The worst victims of the Ardennes offensive were the German people. Most now cherished ambitions only to see the Western Allies, rather than the Russians, occupy their cities and villages. After the shocks of December 1944, however, strategic prudence became the theme of Eisenhower’s operations. His armies’ subsequent advance into Germany was sluggish, influenced by a morbid anxiety to avoid exposing flanks to counterattack. The Russians in the east, meanwhile, became important beneficiaries of Hitler’s losses: when they launched their own great offensive on 12 January 1945, many of the German tanks which might have checked their advance lay wrecked on the Western Front. The Ardennes battle, by dissipating Hitler’s armoured reserves, hastened Germany’s end, and not in a fashion to its people’s advantage. It ensured that the Red Army, rather than the Americans and British, led the way to Hitler’s capital. Only on 28 January did Eisenhower’s forces reoccupy the line they had held before Hitler launched Autumn Mist.

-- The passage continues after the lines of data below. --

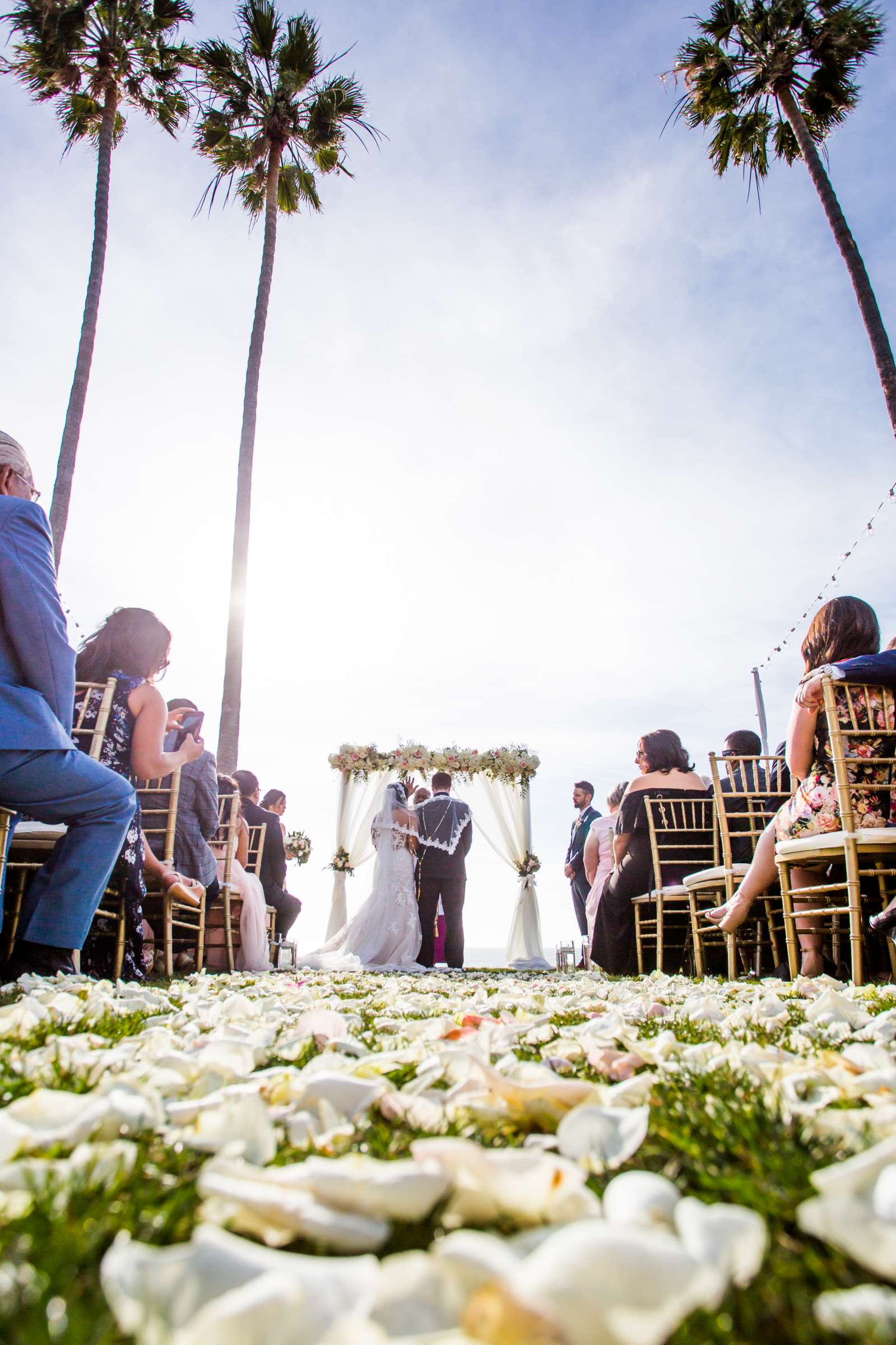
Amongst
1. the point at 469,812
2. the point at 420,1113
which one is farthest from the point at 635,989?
the point at 469,812

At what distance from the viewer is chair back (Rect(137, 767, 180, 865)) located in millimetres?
4180

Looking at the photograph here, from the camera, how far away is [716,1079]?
101 centimetres

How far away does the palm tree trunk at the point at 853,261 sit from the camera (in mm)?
7371

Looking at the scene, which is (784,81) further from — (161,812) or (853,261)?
(161,812)

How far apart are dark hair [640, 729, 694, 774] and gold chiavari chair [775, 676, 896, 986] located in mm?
1996

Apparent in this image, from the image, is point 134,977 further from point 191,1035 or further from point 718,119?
point 718,119

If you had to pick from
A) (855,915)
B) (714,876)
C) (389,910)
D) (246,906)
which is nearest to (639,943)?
(714,876)

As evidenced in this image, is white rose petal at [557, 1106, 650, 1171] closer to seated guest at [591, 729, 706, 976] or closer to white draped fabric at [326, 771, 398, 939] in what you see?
seated guest at [591, 729, 706, 976]

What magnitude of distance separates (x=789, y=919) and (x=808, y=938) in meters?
0.34

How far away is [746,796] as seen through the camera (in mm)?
4605

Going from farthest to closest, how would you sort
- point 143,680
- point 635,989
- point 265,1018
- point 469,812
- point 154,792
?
point 469,812
point 154,792
point 143,680
point 635,989
point 265,1018

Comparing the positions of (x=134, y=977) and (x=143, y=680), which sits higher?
(x=143, y=680)

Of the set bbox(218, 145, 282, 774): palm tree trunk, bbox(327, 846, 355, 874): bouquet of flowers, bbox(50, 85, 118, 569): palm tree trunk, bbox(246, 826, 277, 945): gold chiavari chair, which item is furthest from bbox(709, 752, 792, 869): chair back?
bbox(327, 846, 355, 874): bouquet of flowers

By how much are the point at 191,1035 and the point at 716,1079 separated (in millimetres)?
931
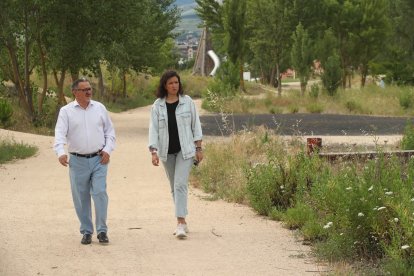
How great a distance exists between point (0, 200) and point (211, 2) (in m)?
47.4

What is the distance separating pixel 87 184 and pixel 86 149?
39cm

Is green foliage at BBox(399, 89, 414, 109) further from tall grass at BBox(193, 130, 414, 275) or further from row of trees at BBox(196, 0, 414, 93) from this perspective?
tall grass at BBox(193, 130, 414, 275)

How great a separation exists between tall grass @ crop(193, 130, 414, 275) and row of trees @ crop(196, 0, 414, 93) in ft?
113

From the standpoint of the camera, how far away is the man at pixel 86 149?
27.7 feet

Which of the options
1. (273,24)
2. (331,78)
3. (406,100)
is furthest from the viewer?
(273,24)

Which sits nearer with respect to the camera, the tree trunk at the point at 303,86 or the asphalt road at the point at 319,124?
the asphalt road at the point at 319,124

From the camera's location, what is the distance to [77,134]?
8453 millimetres

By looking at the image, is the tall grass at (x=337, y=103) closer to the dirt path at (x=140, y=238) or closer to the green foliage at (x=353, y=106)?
the green foliage at (x=353, y=106)

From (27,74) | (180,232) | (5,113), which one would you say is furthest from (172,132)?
(27,74)

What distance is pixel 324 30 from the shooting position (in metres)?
54.8

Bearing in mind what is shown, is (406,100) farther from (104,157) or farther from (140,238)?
(104,157)

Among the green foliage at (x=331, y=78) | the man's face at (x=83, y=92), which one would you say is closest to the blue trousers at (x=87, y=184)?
the man's face at (x=83, y=92)

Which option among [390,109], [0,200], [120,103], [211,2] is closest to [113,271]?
[0,200]

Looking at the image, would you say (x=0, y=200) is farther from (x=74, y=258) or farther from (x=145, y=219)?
(x=74, y=258)
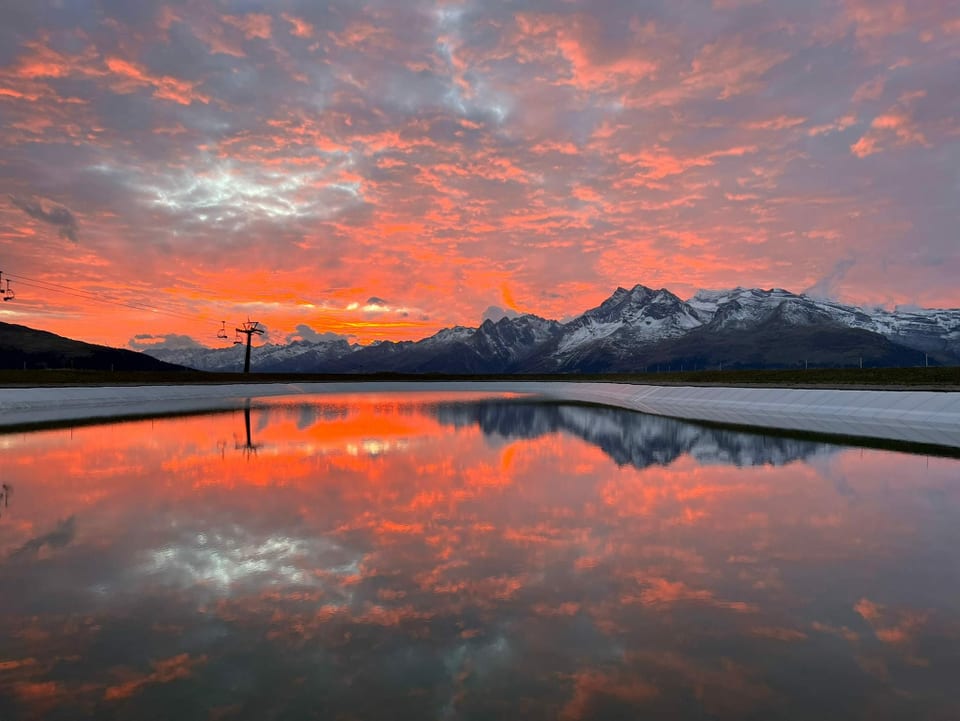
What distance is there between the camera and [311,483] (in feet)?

WHILE THE STRUGGLE in the Ardennes dominated headlines across much of the world, in Italy the Anglo-Americans continued their thankless, yard-by-yard struggle up the peninsula. Many Allied soldiers became increasingly embittered by the belief that they were suffering shocking privations for scant purpose or recognition. In some units, discipline became precarious. A platoon in Lt.